In his recent book, the comedian Stewart Lee movingly describes the process of coming to terms with a niche audience. The same refusal to bow to the mainstream is on display in this latest recording from the Scottish folk trio Lau. Composed of guitarist Kris Drever, fiddler Aidan O’Rourke and Martin Green on accordion, the trio have garnered critical success since 2004, including three prizes at the BBC Radio Two Folk Awards. But this latest collaboration with avant-garde producer and Domino Records artist Adem employs a defiant take it or leave it approach.
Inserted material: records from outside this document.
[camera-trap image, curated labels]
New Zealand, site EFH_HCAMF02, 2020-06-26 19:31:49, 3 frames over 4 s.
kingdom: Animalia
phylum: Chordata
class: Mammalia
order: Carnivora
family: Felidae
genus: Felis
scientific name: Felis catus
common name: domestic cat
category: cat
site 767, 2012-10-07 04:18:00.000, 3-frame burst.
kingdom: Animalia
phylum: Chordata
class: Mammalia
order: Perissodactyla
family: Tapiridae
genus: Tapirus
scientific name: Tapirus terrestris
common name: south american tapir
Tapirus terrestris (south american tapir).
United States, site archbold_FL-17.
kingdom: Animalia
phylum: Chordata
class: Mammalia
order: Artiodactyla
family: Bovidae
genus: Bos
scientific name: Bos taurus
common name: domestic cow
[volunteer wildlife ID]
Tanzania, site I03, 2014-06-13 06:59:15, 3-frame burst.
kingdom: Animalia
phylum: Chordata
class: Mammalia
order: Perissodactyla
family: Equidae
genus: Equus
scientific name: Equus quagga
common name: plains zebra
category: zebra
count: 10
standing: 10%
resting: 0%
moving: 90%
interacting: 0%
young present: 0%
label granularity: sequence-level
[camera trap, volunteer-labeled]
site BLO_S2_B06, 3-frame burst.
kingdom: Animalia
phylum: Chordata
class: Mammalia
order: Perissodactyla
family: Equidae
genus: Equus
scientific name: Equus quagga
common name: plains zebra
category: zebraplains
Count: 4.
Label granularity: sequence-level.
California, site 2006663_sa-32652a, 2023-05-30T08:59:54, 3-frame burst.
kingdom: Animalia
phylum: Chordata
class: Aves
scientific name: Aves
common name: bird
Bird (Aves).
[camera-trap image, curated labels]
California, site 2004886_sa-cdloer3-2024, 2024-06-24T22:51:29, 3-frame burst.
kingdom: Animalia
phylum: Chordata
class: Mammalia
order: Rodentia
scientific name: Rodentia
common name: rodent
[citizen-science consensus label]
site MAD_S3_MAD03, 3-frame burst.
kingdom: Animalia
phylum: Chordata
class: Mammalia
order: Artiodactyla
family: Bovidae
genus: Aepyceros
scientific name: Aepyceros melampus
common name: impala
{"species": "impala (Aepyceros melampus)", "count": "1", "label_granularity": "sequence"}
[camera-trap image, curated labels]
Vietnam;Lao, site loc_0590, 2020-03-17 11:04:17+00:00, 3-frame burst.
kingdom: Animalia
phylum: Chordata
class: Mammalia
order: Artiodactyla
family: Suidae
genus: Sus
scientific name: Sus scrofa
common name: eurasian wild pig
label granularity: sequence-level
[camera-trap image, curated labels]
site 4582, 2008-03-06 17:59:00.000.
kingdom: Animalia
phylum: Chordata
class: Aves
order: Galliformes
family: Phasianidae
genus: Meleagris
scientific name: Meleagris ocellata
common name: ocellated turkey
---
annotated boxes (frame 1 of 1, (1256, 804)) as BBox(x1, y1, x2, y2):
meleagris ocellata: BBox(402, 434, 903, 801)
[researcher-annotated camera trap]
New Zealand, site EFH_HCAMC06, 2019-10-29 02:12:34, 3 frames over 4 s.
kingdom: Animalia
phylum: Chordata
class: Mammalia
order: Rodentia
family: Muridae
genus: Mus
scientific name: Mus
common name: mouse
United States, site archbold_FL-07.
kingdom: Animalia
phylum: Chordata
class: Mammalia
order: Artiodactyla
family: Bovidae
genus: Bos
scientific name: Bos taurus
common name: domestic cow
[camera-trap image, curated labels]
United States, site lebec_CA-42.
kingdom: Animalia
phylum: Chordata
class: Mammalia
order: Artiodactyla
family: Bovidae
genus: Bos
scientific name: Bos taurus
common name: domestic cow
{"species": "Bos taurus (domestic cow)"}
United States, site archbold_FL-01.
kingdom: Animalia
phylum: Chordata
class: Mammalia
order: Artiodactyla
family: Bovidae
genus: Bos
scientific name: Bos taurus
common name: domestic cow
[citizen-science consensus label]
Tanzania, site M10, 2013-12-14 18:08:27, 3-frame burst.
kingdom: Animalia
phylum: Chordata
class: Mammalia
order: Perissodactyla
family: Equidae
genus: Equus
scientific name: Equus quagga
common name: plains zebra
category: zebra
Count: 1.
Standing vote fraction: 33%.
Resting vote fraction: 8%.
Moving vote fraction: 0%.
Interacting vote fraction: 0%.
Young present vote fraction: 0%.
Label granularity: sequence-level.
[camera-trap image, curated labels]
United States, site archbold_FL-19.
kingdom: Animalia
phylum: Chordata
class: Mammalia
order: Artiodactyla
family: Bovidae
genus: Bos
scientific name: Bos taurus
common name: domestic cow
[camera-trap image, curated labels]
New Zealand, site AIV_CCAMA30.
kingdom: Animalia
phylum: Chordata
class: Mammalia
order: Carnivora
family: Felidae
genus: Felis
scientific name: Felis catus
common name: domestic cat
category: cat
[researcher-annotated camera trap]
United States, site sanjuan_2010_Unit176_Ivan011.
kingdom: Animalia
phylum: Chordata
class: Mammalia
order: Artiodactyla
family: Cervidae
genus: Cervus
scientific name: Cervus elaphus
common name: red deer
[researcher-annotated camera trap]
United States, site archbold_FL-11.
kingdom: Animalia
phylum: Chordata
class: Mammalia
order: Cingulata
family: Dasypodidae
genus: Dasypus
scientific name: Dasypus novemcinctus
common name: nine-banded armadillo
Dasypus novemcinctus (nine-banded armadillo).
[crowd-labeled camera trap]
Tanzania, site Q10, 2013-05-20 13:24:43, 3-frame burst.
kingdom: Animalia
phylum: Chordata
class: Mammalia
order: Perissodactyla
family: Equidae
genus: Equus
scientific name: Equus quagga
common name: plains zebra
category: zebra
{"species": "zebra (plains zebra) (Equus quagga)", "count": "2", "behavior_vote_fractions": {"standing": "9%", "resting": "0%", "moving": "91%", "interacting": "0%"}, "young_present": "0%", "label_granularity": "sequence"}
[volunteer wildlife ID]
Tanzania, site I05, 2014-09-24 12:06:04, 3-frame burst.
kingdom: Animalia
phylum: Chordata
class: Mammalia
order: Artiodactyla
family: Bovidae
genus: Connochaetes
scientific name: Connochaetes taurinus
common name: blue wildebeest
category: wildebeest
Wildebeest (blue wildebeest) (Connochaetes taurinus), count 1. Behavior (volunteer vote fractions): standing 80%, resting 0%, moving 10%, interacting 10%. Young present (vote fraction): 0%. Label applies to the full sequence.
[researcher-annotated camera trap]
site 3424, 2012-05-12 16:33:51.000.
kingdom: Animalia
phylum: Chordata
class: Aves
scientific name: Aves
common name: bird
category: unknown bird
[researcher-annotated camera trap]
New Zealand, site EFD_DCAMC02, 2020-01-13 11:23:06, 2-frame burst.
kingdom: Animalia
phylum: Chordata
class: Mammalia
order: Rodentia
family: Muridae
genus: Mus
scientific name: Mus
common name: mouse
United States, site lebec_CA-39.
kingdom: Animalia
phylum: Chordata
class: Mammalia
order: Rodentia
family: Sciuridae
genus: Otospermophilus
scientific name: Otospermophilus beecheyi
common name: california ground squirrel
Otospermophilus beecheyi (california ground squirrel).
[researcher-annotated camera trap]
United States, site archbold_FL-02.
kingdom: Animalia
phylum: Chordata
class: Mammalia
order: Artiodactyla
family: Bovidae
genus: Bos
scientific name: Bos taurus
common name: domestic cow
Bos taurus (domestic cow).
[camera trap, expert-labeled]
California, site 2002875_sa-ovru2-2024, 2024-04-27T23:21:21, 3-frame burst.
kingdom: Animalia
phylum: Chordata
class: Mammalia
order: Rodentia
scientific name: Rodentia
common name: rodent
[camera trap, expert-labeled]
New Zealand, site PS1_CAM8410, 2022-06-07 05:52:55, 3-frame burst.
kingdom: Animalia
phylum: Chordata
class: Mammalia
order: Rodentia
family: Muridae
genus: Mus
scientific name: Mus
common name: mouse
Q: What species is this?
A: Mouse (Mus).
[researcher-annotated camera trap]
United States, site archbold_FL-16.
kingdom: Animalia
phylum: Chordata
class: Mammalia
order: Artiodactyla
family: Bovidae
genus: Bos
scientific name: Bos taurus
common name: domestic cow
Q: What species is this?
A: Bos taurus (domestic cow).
Lau have never sat comfortably within the conventional canon. Their 2007 debut Lightweights and Gentlemen was a potent brew of extended chamber music and beautifully reconstructed traditionals. Aidan O’Rourke’s solo release in the following year, An Tobar, set out a strong duality of thinking that offered up sober classicism with moments that edged into jazz.
Ghosts forms part of a series of collaborative projects, with the first EP featuring the songwriter Karine Polwart. Lau and Adem have painted a far more expansive soundscape than ever before. I was strongly reminded of King Creosote and Jon Hopkins’ recent alliance, both artists constantly pushing each other towards a stronger sense of adventure. This is a loosening rather than an abandonment of their musical personalities.
Opening with ‘Farewell to Whisky Chess’, looped violin spiccato moves into repeated cells of extended technique as Kris Drever shades the delicate gauze with stately arpeggiation. It plays to a field-recording aesthetic, slowly shifting between instruments without losing coherence. ‘Imporsa’ unfurls a traditional landscape before blurring into electronic bursts of ringing, degrading noise. It soon steps back down from the brutal lottery of sound towards taut percussion. Cutting through the record is ‘Happy Sevens’, a nod to Lau’s traditionalism that almost seems exotic in its orthodoxy.
Lau know that they are playing to a niche crowd. Certainly there’s been a revival in British folk music, fuelled in part by an aversion to the public school set of Noah and the Whale. Yet Lau constantly go beyond tradition, fully committed to pushing the boundaries of their sound world.